In essence, you take your half-billion and donate it instantly by putting it into a mutual fund of your choice. You actually retain control of the money, deciding how it is invested. In the meantime, plenty of nice commissions and salaries are being generated for the fund managers. Credit for your generosity is cashed in immediately and so is your tax deduction.
In your mind, the money is still yours, sitting there and growing nicely. You can use it as bargaining chips and leverage for future business deals, for public relations, even granting salaried positions to your relatives down the line if you choose. In a year from now or ten years from now, you may hear that Zuckerberg gave ten million dollars to a school somewhere, becoming a hero all over again by using the same money.
All of this would be tolerable if there was a likelihood that really good things would result from this fund being established. In the case of the Walton family foundation, real money is given out to help real parents choose private schools they could otherwise not afford. For this reason it is widely scorned by public school teachers and unions. They claim it is fostering a culture of “corporatism” in education, whatever that means. I just know that for people like me who would never dream of raising a child without a religious education, Walton grants have been — you should excuse the expression — a godsend.
But a person of Zuckerberg’s sensibility would never indulge in such insolence toward the New York Times editorial-page narrative of reality. Indeed he crows that this new 500 million comes on the heels of his earlier 100 million of which he is “very proud.” This money was given to create something called Startup:Education. A visit to its website indicates that it went up in 2010. The site has three areas, totaling about ten lines of text, two pictures, and a 60-second video from Bill Gates. It regretfully informs you that is not accepting unsolicited grant requests at this time.

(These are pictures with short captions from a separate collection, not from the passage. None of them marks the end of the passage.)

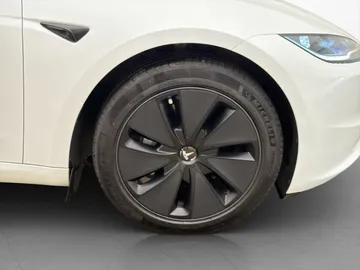 Car image 32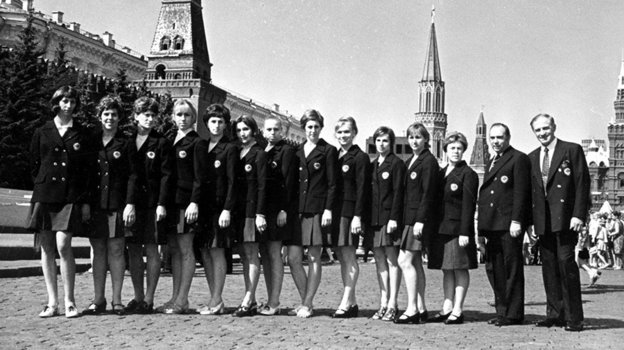 Гиви Ахвледиани с женской сборной СССР по волейболу в 1972 году.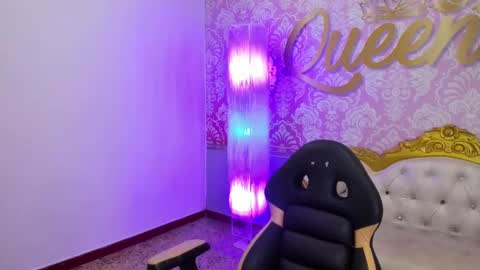 Snapshot of flower_dulce chatting on March 7, 10:45 am Dulce online show from March 7, 10:45 am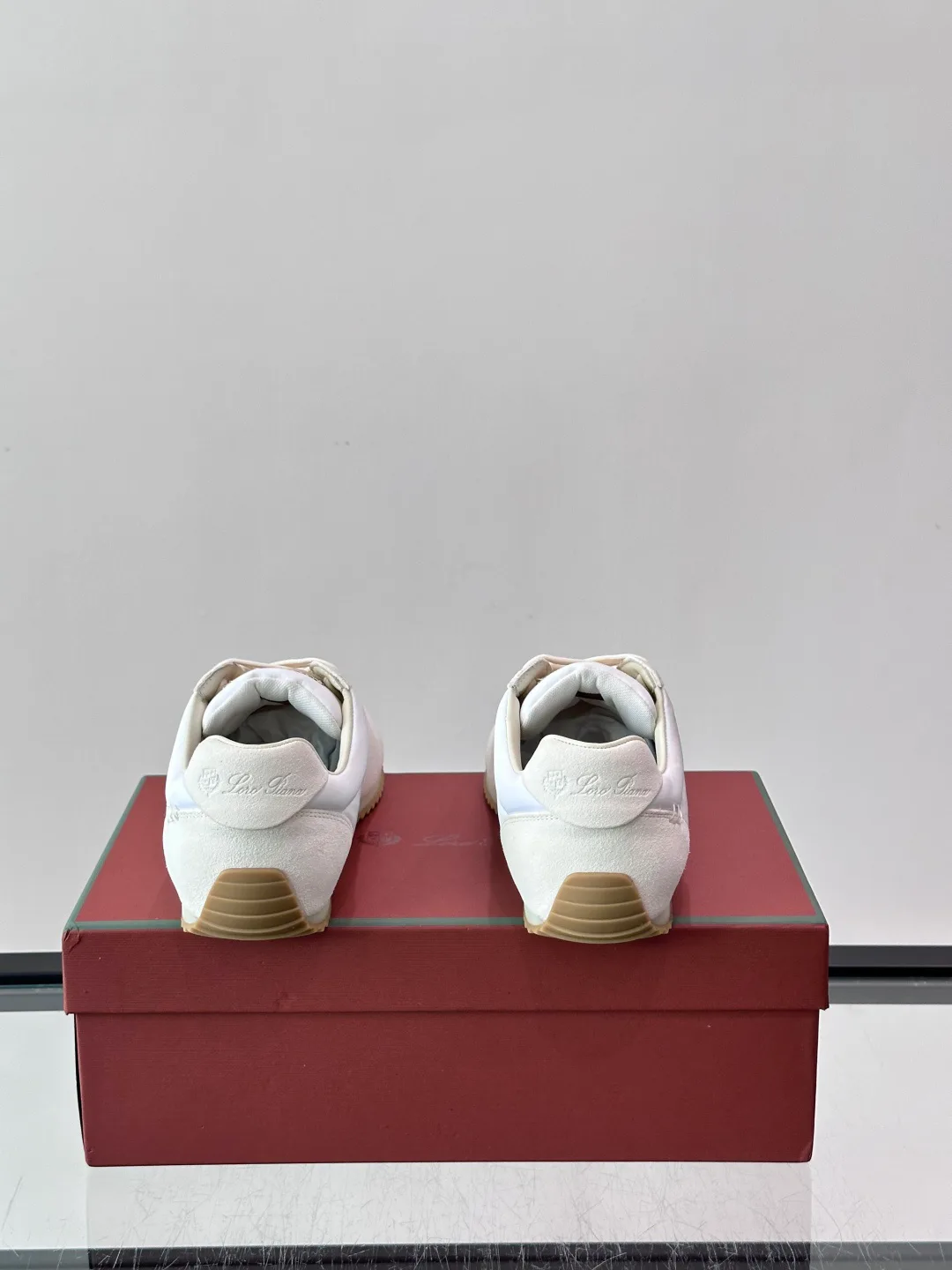 Women's Sneakers LORO PIANA 17447596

Apparently all that cash went straight into the Newark, New Jersey, public school system. The “goal” is to make it the model for others. Fabulous. School choice means choosing the one the government tells you to choose, reminding us of the old Wendy’s hamburger ads (here and here).
Why do I have trouble envisioning the bold new frontiers of literacy and science expanding outward from Newark to the nation and then to the world? Instead I see the usual suspects, these puffed-up charlatans (community organizers, anyone?) running these hollow non-profits that are the liberal version (Clinton Global Initiative, anyone?) of the old CIA shell companies. They hold big conferences at fancy hotels and discuss “program development,” letting themselves eat the cake.
And they are lousy tippers. Wouldn’t want to waste that good charity money on the hired help…
Taking hundreds of millions of dollars out of the private sector in profits and then returning it to the public sector for bureaucrats to cannibalize, channeling it via this intermediate non-profit sector for its vultures to pick over, is not my idea of charity. My children go to the same kinds of Jewish schools I attended, with incredibly talented and devoted staff, at best underpaid, often several months in arrears on payroll.
You give these schools a hundred million dollars and they will turn out jewels, the builders of a beautiful future for our society. Then again they will do that anyway; without the preening and misguided donors, without the chirping and manipulative middlemen.
That is the saddest truth, but the happiest truth at the same time. The good folks keep their heads down and plod on, doing the right thing at great personal cost. It is they who make the real difference. The showy types go for the flash and in the end provide little real help.